**Passage**

┌──

Theatre scholar W.B. WORTHEN (e.g., 1995, 1998, 2003) provides a number of accounts for how we might characterise and engage this conceptual "free play" between "doing" and "discussing" the performative. The thrust of his argument rests on a specific relationship between texts and performances, which is "deeply inflected by notions of authority—not so much professional authority, but the stabilizing, hegemonic functioning of the Author itself" (WORTHEN, 1995, p.14). In theatre studies the salience of this relationship emerges in how—and to what extent—a stage performance is seen to be a "realisation" of the playwright's scripted text. There is an implicit assumption that assigns to theatre the duty of reproducing the playwright's script, faithfully re-enacting the text and capturing its original—which is to say, intended—meaning. What is left intact is the notion "that there is a text to produce onstage" (WORTHEN, 1995, p.15, original italics).

└──

**Requirement A**
Answer the following about the passage on texts and stage performance:
(i) Which theatre scholar's accounts does it discuss?
(ii) By what, in the quoted words, is the relationship between texts and performances "deeply inflected"?
(iii) What duty does the implicit assumption assign to theatre?
**Requirement B**
Write what follows the final sentence of the passage on texts and stage performance.

**Provided records**
┌──

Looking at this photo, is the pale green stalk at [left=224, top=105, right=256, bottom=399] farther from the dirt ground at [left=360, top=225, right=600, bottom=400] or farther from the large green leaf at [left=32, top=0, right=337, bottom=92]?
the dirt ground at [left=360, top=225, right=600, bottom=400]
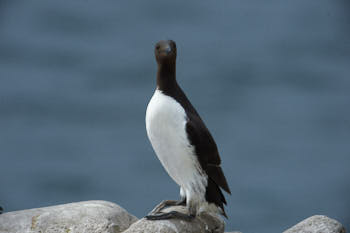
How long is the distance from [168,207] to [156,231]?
523 millimetres

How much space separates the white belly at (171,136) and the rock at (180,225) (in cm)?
40

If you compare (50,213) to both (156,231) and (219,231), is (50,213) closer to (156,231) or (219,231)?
(156,231)

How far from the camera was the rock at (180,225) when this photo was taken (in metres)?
5.44

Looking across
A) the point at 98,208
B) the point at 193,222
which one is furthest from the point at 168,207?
the point at 98,208

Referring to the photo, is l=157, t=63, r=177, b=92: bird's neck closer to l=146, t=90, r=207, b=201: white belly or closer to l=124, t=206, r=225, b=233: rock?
l=146, t=90, r=207, b=201: white belly

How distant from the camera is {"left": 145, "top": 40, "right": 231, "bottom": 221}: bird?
211 inches

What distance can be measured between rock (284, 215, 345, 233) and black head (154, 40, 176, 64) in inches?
80.6

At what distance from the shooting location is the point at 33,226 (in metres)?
5.96

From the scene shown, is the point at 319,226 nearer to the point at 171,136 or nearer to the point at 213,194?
the point at 213,194

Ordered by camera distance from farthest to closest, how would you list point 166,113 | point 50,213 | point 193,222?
point 50,213 < point 193,222 < point 166,113

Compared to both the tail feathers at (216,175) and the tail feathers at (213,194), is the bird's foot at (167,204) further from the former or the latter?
the tail feathers at (216,175)

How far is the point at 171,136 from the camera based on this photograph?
17.7 ft

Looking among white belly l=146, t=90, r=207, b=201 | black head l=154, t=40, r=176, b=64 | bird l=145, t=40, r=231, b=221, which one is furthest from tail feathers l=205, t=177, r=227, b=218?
black head l=154, t=40, r=176, b=64

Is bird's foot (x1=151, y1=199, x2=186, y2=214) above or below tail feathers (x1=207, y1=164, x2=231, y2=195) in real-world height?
below
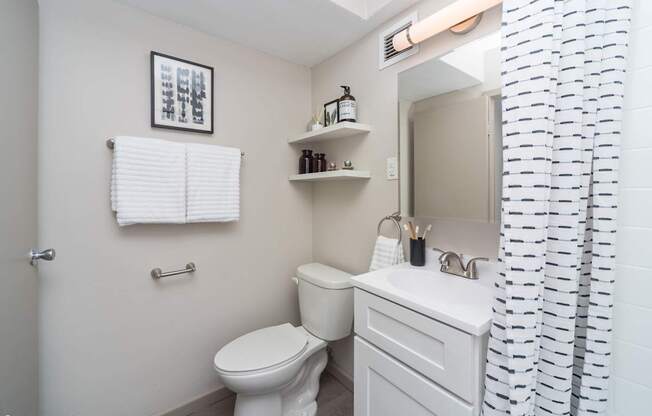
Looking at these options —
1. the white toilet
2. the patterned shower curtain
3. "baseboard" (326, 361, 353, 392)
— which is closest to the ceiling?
the patterned shower curtain

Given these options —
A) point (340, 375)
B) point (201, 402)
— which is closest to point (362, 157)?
point (340, 375)

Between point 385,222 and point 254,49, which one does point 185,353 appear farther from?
point 254,49

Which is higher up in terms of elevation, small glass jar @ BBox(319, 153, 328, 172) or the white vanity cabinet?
small glass jar @ BBox(319, 153, 328, 172)

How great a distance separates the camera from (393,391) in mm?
1008

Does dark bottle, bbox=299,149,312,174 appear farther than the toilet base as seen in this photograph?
Yes

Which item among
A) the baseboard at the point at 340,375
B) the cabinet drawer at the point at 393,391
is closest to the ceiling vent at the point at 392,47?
the cabinet drawer at the point at 393,391

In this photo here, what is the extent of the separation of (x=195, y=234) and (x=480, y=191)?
146cm

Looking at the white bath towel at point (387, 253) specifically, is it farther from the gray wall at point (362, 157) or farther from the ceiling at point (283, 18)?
the ceiling at point (283, 18)

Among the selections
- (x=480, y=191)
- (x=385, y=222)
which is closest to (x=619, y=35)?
(x=480, y=191)

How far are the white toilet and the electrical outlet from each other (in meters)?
0.62

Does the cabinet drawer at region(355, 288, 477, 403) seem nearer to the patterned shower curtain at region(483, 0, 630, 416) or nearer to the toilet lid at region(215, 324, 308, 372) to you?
the patterned shower curtain at region(483, 0, 630, 416)

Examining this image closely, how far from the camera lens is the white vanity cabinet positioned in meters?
0.79

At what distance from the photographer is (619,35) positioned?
734mm

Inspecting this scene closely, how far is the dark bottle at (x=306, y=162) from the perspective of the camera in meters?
1.84
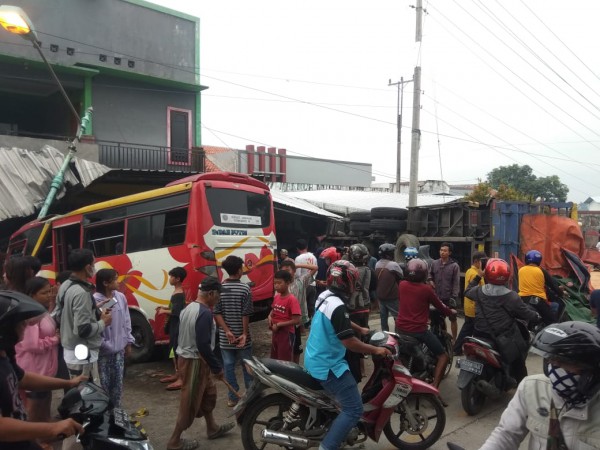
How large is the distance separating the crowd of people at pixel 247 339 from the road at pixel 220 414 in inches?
7.6

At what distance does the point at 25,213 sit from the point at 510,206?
1058 cm

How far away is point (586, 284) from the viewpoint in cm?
866

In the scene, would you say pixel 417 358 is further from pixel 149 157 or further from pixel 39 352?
pixel 149 157

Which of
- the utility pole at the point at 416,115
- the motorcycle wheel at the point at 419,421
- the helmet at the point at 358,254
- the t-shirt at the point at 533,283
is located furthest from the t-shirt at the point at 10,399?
the utility pole at the point at 416,115

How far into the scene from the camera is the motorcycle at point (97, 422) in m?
2.28

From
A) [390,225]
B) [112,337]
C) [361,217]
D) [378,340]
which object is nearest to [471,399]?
[378,340]

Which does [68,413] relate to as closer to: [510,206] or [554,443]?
[554,443]

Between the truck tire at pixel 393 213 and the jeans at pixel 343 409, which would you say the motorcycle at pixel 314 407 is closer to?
the jeans at pixel 343 409

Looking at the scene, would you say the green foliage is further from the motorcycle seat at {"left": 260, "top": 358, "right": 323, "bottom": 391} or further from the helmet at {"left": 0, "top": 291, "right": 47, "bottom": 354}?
the helmet at {"left": 0, "top": 291, "right": 47, "bottom": 354}

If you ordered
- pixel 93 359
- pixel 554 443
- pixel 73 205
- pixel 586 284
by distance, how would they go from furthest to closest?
pixel 73 205 → pixel 586 284 → pixel 93 359 → pixel 554 443

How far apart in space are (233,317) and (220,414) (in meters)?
1.09

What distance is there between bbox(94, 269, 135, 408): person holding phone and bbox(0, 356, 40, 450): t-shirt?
206 centimetres

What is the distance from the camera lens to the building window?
15738 mm

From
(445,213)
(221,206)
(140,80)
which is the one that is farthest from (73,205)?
(445,213)
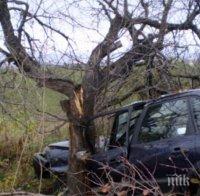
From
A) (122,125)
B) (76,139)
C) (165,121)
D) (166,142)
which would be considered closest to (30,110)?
(76,139)

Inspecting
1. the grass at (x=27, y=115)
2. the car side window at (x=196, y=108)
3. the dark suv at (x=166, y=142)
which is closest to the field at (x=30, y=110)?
the grass at (x=27, y=115)

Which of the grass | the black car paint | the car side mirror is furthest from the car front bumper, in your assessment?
the car side mirror

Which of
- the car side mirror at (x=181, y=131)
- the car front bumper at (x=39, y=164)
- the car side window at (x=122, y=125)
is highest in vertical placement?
the car side window at (x=122, y=125)

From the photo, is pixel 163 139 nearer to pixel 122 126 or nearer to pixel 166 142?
pixel 166 142

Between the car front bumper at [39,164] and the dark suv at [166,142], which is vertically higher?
the dark suv at [166,142]

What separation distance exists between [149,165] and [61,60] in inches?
114

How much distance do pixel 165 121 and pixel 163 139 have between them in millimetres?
236

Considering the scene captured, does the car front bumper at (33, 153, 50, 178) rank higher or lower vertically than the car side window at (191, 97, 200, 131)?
lower

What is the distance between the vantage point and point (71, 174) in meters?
9.16

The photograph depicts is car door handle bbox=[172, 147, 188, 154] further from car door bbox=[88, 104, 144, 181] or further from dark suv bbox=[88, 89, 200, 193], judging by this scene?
car door bbox=[88, 104, 144, 181]

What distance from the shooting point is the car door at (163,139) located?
6711 millimetres

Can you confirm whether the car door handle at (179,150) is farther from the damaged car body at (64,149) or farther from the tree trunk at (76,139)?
the tree trunk at (76,139)

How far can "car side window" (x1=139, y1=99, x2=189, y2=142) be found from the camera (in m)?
6.92

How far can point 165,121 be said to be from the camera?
23.6 ft
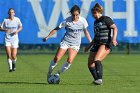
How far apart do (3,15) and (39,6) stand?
76.8 inches

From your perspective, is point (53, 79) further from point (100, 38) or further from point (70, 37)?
point (100, 38)

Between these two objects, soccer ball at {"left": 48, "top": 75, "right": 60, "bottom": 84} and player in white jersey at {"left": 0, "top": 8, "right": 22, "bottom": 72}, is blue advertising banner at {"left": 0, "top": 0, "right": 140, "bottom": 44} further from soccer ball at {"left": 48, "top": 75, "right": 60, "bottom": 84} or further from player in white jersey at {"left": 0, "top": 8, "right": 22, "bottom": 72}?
soccer ball at {"left": 48, "top": 75, "right": 60, "bottom": 84}

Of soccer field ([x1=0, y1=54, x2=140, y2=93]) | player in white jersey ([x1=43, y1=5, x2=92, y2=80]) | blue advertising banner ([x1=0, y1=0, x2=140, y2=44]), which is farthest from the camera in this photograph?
blue advertising banner ([x1=0, y1=0, x2=140, y2=44])

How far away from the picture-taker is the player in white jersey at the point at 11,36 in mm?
20547

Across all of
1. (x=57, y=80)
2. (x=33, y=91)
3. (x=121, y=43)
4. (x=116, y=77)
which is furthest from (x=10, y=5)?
(x=33, y=91)

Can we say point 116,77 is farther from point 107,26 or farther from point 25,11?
point 25,11

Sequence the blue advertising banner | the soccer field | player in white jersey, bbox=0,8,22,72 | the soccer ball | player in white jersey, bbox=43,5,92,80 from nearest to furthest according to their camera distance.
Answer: the soccer field, the soccer ball, player in white jersey, bbox=43,5,92,80, player in white jersey, bbox=0,8,22,72, the blue advertising banner

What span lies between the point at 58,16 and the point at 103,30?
16.2 m

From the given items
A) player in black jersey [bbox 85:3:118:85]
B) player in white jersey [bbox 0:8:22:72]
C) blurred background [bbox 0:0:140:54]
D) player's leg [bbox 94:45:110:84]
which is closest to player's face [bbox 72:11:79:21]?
player in black jersey [bbox 85:3:118:85]

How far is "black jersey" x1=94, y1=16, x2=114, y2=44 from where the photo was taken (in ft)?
48.3

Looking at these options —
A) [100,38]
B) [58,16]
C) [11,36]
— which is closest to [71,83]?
[100,38]

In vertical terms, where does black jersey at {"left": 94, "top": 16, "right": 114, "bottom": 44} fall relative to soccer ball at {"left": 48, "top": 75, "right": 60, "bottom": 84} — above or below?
above

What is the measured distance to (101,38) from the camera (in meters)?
14.8

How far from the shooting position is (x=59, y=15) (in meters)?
30.8
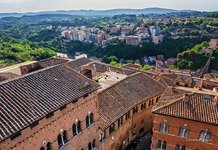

└──

**Expected answer A**
(i) W.B. Worthen.
(ii) By notions of authority: not so much professional authority, but the stabilizing, hegemonic functioning of the Author itself.
(iii) The duty of reproducing the playwright's script, faithfully re-enacting the text and capturing its original, intended meaning.

**Expected answer B**
WORTHEN (1995, 1998), following DERRIDA, suggests that we relinquish "text" as a singular entity, whose meaning is deferred unless attached to its original context of production. Instead, we need to substitute some sense of its continual emergence and disappearance through acts of intertextuality, whereby it constitutes its own identity while dividing it as part of those circumstances of performance. Not only is this meaning or identity an emergent event of iterative processes, but those acts of "meaning-making" forge the performative mechanisms by which we render visible the "text" in the first instance. Here, textual meaning "turns out not to be the origin of the text, but its effect, an effect of a panoply of performances, textualizations" (WORTHEN, 1995, p.16). The "proximity" of performance to text is created through those strategies and procedures that "give off" the origin—the features of their relationship, identity. WORTHEN (1998, p.1102, original italics) affirms the point thus:
"A performance of Hamlet is not a performance of a text. Instead, it uses a text […] of Hamlet within a specific selection of available regimes of production (acting style; set and costume design; the representational rhetoric of stage, film, or video) to perform a new iteration of Hamlet, an iteration that—though it may be encoded with signs of fidelity or resistance, to an 'original,' to Hamlet, to Shakespeare—is finally a surrogation of the work".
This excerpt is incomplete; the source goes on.